Intentions et projet pédagogique

L’an prochain, nous fêterons le centième anniversaire de la fin de la Première Guerre mondiale. Pour les jeunes adolescents de 13-14 ans que nous avons en classe, l’événement leur semblera probablement étranger parce que très lointain ! Sur le curseur de leur conscience historique, ces cent années sont de l’ordre de… l’Antiquité, ou presque. Le siècle dernier, en tout cas !

Il faut dire que le XXe siècle aura connu une accélération du temps incommensurable, du fait de l’évolution des sciences, des techniques mais aussi des mentalités.

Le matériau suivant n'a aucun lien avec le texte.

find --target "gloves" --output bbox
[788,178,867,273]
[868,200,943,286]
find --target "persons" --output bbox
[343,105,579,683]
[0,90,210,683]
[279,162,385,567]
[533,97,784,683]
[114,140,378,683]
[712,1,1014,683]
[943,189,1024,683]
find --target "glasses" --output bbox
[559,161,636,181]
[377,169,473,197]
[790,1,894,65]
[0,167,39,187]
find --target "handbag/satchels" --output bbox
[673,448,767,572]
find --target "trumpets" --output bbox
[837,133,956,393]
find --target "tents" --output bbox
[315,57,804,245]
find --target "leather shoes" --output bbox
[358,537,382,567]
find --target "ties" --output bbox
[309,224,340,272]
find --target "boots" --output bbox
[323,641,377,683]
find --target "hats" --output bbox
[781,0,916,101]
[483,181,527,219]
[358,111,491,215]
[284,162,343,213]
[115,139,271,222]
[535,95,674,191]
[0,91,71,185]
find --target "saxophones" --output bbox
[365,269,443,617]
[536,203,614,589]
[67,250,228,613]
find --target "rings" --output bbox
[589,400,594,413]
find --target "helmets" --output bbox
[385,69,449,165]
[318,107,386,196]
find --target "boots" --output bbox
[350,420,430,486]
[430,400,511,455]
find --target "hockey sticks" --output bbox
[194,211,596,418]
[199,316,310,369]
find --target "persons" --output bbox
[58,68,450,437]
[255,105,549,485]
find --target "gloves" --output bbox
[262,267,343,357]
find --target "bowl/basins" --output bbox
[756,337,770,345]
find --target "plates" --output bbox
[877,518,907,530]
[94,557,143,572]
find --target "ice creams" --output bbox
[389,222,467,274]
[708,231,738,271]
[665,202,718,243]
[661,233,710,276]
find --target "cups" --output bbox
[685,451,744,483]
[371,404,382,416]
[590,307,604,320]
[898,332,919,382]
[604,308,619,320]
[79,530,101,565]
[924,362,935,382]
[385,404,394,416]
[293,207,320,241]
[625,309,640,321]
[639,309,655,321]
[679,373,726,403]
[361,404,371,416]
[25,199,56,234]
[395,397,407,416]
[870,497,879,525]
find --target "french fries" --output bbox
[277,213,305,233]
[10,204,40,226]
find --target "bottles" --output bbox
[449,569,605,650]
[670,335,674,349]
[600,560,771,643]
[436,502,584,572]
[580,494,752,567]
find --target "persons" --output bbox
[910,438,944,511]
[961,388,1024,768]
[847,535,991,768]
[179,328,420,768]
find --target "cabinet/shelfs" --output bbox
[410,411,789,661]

Alors comment intéresser cette cinquième génération (de l’après 14-18) à un tel événement mémoriel et comment peut-elle saisir toute son importance ?

Le programme d’Histoire ne consacre plus que quelques heures au traitement de cette guerre qui entama un siècle de fureur et de barbarie… En français, au contraire, la nouvelle réforme avec le thème « Agir dans la cité : individu et pouvoir » met à l’honneur la littérature de la Première Guerre mondiale. Jusqu’à présent c’était la littérature de la Seconde Guerre mondiale qui était essentiellement étudiée.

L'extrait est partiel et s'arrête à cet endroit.